Advent. The word means “coming.” For me, the word also holds all the anticipation and longing and preparation for the One who is coming. And the surprises of the way He comes.
I always look forward to Advent—the melodies of Handel’s Messiah, the mirrored surface of the red and gold baubles turning hundreds of little white lights into thousands. The hope that swells as I remember all over again the mystery of a love deep enough to come down and step into my flesh. The candy cane chocolate fudge crackle ice cream which has nothing to do with Jesus’ coming in a manger but somehow still seems a fitting celebration for the arrival of a King.
I always look forward to Advent. And mid-way through, I often find myself wondering why. It seems, for me, that there’s often discomfort in this month. One year, darkness and fear accompanied the unexpected need to look for a new home and the prolonged search for anything suitable. More often it’s the grief of feeling like the noise and bustle of the season is swallowing up the closeness that I want. It starts early. With Black Friday emails pressing for attention, reminding us of everything we need to satisfy our longings, we forget that the only true saving happened on another Friday when for three hours the world went black.
Sometimes even the selection of Advent devotionals sitting on my shelf and pouring into my inbox feels like pressure. I simply want to be still, to come closer, to walk the road with Mary, to kneel at the manger with the shepherds. I want to hear myself, too, called "highly favored,” to feel Jesus’ life moving in me. Sometimes the longing is so deep I think I’d settle for being a fly on the wall, or the donkey who carried Mary who carried Jesus. I just want to be there, somehow, with Him.
One year not too long ago this tension that I often feel in Advent began to make sense. I’d gone to talk with the friend who helps me listen feeling like I was missing Advent. I wasn’t feeling the joy or the hope that I wanted and expected, only painful longing. But as we talked, she helped me see: I wasn’t missing Advent at all! God’s coming just looked different than I’d been expecting. The longing was a healthy, holy discontent, a sign of God at work in me, stretching out space in me for the One whose life grows in each of us who are His.
Turns out God has come differently in each of the Advent seasons I remember.
In the winter of house hunting, God gave himself in a friend who went with me to look at apartments and another who packed when I couldn’t, and in a song I heard my brother sing to his children at bedtime.
In my little village in Afghanistan, a woman on a donkey became for me a vivid image that God was there, the holy family once again part of the pilgrim train walking to Bethlehem as Jesus waited, carried and curled in the darkness but present and coming nonetheless.

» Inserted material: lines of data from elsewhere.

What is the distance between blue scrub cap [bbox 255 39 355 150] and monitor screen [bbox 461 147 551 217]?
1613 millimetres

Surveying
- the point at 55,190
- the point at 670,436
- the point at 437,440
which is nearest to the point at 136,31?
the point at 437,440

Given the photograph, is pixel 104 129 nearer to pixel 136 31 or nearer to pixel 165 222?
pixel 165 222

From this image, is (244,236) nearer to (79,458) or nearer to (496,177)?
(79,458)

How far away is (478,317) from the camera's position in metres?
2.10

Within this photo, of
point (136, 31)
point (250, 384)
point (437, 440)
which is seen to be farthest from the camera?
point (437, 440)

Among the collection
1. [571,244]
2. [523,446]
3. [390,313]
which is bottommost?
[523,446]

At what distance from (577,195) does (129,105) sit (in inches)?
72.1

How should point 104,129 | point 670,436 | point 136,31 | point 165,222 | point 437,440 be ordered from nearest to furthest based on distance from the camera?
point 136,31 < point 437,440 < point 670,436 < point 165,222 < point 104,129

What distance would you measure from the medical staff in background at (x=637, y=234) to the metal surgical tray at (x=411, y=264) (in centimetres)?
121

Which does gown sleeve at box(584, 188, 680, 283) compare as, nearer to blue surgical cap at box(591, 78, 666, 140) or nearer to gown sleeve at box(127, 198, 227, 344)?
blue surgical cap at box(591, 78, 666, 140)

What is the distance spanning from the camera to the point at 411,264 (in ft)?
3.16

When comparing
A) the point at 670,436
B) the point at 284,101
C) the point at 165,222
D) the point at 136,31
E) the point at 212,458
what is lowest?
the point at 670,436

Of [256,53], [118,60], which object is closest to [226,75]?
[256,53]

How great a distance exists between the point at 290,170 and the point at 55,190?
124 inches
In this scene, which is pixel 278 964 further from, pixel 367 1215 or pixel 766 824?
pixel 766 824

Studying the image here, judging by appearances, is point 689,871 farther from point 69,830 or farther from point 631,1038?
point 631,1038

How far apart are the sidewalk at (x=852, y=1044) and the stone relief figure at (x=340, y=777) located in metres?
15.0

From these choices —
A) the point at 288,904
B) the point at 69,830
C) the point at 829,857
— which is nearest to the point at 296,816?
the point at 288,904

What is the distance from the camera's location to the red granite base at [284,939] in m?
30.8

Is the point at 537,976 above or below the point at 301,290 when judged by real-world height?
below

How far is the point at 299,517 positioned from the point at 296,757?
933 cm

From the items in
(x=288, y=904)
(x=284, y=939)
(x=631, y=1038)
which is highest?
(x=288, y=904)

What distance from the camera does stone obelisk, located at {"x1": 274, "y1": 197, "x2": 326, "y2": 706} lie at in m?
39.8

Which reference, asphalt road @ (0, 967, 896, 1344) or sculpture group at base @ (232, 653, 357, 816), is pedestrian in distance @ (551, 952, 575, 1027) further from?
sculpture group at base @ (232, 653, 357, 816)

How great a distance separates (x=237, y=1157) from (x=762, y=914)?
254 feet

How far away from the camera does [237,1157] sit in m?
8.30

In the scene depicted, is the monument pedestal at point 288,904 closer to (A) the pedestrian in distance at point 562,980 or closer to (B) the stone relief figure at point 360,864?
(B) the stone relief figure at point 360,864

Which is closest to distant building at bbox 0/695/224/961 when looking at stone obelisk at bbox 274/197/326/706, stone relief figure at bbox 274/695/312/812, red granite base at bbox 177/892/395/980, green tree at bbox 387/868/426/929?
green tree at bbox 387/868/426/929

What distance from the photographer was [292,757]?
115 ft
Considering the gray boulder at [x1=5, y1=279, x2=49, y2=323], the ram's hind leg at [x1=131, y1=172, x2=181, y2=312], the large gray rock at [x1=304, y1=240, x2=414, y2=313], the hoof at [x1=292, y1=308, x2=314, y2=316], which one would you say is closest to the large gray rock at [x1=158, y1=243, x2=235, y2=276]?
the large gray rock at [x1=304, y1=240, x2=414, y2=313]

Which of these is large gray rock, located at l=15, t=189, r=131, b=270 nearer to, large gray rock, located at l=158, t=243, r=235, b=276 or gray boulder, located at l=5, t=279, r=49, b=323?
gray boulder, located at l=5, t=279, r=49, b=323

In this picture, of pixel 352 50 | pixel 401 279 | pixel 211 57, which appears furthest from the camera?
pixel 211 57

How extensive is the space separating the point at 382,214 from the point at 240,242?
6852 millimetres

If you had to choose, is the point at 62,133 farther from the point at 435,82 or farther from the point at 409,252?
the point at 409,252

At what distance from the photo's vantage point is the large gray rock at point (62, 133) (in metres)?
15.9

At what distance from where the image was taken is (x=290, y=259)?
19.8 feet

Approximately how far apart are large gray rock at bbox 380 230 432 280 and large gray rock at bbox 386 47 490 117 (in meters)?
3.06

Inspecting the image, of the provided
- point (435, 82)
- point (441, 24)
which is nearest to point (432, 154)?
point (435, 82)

Why am I surprised that God comes to me differently each year? Of course the Creator who shapes each snowflake, each fingerprint, each personality with its own unique beauty won’t settle for less when it comes to His own ongoing drawing close to His beloved children. The creativity of his coming is part of the gift.
When we were children, Dad hid our main gift and wrote clues which we had to follow to find the gift. I’m sure the gifts themselves were lovely and I enjoyed them immensely at the time, but of the gifts waiting for me all those years, I only remember one: the playhouse Dad and Mom built for us under the stairs. What I do remember is the pondering and deciphering, the running from room to room testing out whether we’d rightly understood the clue, the sense of lovedness that someone had put that much effort not just into choosing or making a gift but into the creativity and fun of giving it and helping us find our way to it. The gift wasn’t just waiting at the end of the hunt; it was in the fun and suspense of searching for it together. Inherent in the search was the promise that the ones giving the gift loved us, that whatever was waiting for us at the end would be good, and that there would be fun and togetherness in enjoying the final gift just as there was fun and togetherness in searching for it.
How might this season be different if I approached Advent as a treasure hunt in which God is not only the infinite gift waiting for me at the end, but also the One writing the clues and following me from room to room, eyes sparkling with shared delight as He says, "Colder, colder . . . now you're getting warmer. . . "? What if I entered this season remembering that Advent is not just about Jesus' past coming or his future coming but his present coming, bringing the gift of Himself and His creativity and freedom and wholeness into each moment of each day? Can I be open to the surprise of Him coming in whatever way He wants to offer Himself to me this year, knowing that He is good and what He gives will, ultimately, be good?